While strong cash flow is a key indicator of stability, it doesn’t always translate to superior returns. Some cash-heavy businesses struggle with inefficient spending, slowing demand, or weak competitive positioning.
Not all companies are created equal, and StockStory is here to surface the ones with real upside.
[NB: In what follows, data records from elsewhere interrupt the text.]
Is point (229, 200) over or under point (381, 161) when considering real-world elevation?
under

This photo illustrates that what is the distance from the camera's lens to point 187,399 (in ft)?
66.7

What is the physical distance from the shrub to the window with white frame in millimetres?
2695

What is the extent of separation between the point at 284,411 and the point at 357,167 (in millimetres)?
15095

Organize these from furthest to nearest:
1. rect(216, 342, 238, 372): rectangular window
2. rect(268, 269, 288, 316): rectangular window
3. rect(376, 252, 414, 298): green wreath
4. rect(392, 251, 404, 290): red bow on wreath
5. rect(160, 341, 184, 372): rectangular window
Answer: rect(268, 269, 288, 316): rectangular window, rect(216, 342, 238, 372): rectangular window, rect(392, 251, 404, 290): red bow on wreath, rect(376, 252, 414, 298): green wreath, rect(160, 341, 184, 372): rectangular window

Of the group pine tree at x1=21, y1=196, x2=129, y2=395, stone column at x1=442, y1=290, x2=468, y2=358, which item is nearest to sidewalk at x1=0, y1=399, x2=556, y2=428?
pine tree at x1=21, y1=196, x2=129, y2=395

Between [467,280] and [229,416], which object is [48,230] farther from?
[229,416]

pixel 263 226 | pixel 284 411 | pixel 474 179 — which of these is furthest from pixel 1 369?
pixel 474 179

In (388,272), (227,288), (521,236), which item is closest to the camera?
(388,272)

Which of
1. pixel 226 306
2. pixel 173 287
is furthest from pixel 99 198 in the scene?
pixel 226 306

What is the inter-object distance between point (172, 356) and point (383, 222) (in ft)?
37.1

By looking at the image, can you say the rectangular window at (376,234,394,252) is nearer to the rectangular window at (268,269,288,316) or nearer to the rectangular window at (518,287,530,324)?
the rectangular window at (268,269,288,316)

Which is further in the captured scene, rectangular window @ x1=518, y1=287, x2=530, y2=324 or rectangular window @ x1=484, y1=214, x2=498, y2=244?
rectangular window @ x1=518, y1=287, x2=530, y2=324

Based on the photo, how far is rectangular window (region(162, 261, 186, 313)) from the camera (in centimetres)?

Keeping that in mind, here are three cash-producing companies that don’t make the cut and some better opportunities instead.
Skyworks Solutions (SWKS)
Trailing 12-Month Free Cash Flow Margin: 17.4%
Result of a merger of Alpha Industries and the wireless communications division of Conexant, Skyworks Solutions (NASDAQ: SWKS) is a designer and manufacturer of chips used in smartphones, autos, and industrial applications to amplify, filter, and process wireless signals.
Why Do We Avoid SWKS?
- Sales tumbled by 5.6% annually over the last two years, showing market trends are working against it during this cycle
- Projected sales decline of 1.6% over the next 12 months indicates demand will continue deteriorating
- Operating margin declined by 19 percentage points over the last five years as its sales cratered
Skyworks Solutions’s stock price of $75.69 implies a valuation ratio of 15.1x forward P/E. Check out our free in-depth research report to learn more about why SWKS doesn’t pass our bar.
MarineMax (HZO)
Trailing 12-Month Free Cash Flow Margin: 7.6%
Appropriately headquartered in Clearwater, Florida, MarineMax (NYSE: HZO) sells boats, yachts, and other marine products.
Why Do We Pass on HZO?
- Poor same-store sales performance over the past two years indicates it’s having trouble bringing new shoppers into its brick-and-mortar locations
- Earnings per share have contracted by 66.6% annually over the last three years, a headwind for returns as stock prices often echo long-term EPS performance
MarineMax is trading at $33.06 per share, or 32x forward P/E. Read our free research report to see why you should think twice about including HZO in your portfolio.
Estée Lauder (EL)
Trailing 12-Month Free Cash Flow Margin: 8.7%
Named after its founder, who was an entrepreneurial woman from New York with a passion for skincare, Estée Lauder (NYSE: EL) is a one-stop beauty shop with products in skincare, fragrance, makeup, sun protection, and men’s grooming.
Why Is EL Not Exciting?
- Absence of organic revenue growth over the past two years suggests it may have to lean into acquisitions to drive its expansion
- Poor expense management has led to an operating margin of -0.7% that is below the industry average
- Performance over the past three years was negatively impacted by new share issuances as its earnings per share dropped by 16.5% annually, worse than its revenue
At $84.45 per share, Estée Lauder trades at 27.6x forward P/E. If you’re considering EL for your portfolio, see our FREE research report to learn more.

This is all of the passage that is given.